[STATED TASK]: Transfer every line between the line containing "Given what the" and the end of the records, inclusive, keeping each line as given except that -67 is added to every number in the answers, namely the point coordinates and the distance value.

[MATERIAL SHOWN]:
★ ★ ★ ★ ★ ★ ★

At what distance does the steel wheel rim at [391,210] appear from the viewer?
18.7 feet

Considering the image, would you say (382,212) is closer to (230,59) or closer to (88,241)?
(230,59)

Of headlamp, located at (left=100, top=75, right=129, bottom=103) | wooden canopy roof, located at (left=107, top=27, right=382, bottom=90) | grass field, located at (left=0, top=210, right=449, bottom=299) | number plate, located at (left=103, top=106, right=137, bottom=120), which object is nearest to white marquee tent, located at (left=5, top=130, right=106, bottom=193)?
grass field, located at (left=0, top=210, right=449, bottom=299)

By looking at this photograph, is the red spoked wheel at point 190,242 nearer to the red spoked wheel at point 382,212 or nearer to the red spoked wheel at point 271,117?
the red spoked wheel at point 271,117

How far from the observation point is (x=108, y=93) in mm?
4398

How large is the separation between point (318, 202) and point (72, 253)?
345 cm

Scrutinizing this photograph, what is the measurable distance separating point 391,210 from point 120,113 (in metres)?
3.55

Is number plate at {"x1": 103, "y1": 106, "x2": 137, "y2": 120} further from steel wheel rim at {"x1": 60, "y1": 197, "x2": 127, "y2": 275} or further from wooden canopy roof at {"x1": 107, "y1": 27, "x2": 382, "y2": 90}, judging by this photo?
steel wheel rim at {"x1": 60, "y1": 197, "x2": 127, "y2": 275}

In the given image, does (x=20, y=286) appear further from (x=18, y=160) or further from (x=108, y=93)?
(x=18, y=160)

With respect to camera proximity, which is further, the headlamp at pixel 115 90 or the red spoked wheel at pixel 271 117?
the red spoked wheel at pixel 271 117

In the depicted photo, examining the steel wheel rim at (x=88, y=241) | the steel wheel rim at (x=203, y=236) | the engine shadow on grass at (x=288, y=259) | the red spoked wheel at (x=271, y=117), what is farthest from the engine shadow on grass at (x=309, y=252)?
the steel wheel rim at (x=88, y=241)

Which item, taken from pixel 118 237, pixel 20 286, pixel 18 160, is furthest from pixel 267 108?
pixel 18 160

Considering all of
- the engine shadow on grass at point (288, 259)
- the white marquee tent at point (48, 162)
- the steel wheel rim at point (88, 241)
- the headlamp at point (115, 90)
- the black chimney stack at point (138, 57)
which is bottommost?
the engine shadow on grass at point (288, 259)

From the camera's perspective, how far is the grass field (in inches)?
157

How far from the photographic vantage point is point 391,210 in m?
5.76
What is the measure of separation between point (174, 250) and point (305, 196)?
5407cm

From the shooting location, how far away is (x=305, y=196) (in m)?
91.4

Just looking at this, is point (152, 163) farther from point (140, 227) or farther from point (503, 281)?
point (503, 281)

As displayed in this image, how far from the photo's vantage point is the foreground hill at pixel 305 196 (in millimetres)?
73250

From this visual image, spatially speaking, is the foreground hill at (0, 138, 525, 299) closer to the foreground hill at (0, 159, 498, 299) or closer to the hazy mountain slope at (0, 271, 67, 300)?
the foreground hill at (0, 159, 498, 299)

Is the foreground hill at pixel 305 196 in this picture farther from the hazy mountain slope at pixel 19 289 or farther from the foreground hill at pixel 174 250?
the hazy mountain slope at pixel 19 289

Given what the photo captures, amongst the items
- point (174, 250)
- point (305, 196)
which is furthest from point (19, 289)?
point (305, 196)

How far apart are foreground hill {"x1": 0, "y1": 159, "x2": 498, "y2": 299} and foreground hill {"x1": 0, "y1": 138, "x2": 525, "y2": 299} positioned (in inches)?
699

★ ★ ★ ★ ★ ★ ★

[FINISHED EXERCISE]:
Given what the photo captures, amongst the items
- point (174, 250)
- point (305, 196)
which is furthest from point (19, 289)?
point (238, 129)

How far apart are foreground hill {"x1": 0, "y1": 159, "x2": 498, "y2": 299} and foreground hill {"x1": 0, "y1": 138, "x2": 525, "y2": 299} positioned (in inches)?
632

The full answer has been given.